• [Task goal]
Write the records out again, precisely as they stand.

• [Input for this task]
---+---

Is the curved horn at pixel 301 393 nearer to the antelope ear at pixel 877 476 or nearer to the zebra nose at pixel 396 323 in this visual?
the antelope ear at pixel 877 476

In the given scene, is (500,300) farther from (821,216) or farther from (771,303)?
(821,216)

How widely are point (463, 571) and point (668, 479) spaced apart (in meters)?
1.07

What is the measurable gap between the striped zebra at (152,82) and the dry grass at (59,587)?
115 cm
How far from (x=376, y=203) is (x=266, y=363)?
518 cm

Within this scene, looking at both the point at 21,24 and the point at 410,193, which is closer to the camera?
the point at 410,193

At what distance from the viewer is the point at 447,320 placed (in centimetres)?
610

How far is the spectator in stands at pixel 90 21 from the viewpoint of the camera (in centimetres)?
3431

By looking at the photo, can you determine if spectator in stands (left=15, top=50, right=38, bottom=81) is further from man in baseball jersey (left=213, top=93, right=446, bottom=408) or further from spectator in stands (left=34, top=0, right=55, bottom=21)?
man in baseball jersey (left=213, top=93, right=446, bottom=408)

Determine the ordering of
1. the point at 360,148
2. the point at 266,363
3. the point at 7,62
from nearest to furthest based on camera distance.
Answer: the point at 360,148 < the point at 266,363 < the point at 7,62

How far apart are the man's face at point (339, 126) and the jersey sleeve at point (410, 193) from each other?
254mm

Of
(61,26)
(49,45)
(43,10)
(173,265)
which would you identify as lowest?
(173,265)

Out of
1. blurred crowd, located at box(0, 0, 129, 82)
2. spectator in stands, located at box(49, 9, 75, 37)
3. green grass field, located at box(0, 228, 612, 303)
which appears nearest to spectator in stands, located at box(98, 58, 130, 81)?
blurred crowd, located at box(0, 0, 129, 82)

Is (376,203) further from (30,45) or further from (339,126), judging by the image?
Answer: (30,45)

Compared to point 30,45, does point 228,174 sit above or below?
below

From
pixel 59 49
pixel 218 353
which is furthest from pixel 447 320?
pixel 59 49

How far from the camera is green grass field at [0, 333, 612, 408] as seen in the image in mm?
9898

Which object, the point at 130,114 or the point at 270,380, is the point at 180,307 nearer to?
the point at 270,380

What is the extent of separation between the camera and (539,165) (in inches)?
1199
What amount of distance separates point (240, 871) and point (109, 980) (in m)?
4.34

---+---

• [Full response]
Is the curved horn at pixel 301 393 nearer to the antelope ear at pixel 877 476 or nearer to the zebra nose at pixel 396 323 in this visual?
the antelope ear at pixel 877 476

In the given scene, is (500,300) farther from (821,216) or farther from (771,303)?
(821,216)

How widely are point (463, 571) and point (668, 479) spaced apart (in meters)?
1.07

What is the measurable gap between the striped zebra at (152,82) and the dry grass at (59,587)?
115 cm
How far from (x=376, y=203) is (x=266, y=363)?
518 cm

Within this scene, looking at both the point at 21,24 and the point at 410,193, which is closer to the camera?
the point at 410,193

At what distance from the viewer is the point at 447,320 placed (in centimetres)?
610

How far is the spectator in stands at pixel 90 21 from the viewpoint of the camera (in centimetres)?
3431

By looking at the photo, can you determine if spectator in stands (left=15, top=50, right=38, bottom=81) is further from man in baseball jersey (left=213, top=93, right=446, bottom=408) or further from spectator in stands (left=34, top=0, right=55, bottom=21)?
man in baseball jersey (left=213, top=93, right=446, bottom=408)

Determine the ordering of
1. the point at 360,148
2. the point at 266,363
3. the point at 7,62
from nearest to furthest based on camera distance.
Answer: the point at 360,148 < the point at 266,363 < the point at 7,62

How far apart are the man's face at point (339, 126) and the jersey sleeve at point (410, 193) from each other?
254mm

Of
(61,26)
(49,45)
(43,10)
(173,265)
which would you identify as lowest?
(173,265)

Out of
1. blurred crowd, located at box(0, 0, 129, 82)
2. spectator in stands, located at box(49, 9, 75, 37)
3. green grass field, located at box(0, 228, 612, 303)
which appears nearest to spectator in stands, located at box(98, 58, 130, 81)?
blurred crowd, located at box(0, 0, 129, 82)

Is (376,203) further from (30,45) or further from (339,126), judging by the image?
Answer: (30,45)

Compared to point 30,45, does point 228,174 sit above or below?
below

From
pixel 59 49
pixel 218 353
which is furthest from pixel 447 320?
pixel 59 49

How far from the camera is green grass field at [0, 333, 612, 408] as seen in the image in mm?
9898

Which object, the point at 130,114 or the point at 270,380, is the point at 180,307 nearer to?
the point at 270,380

What is the extent of separation between the camera and (539,165) (in inches)?
1199
What amount of distance separates point (240, 871) and point (109, 980) (in m)?
4.34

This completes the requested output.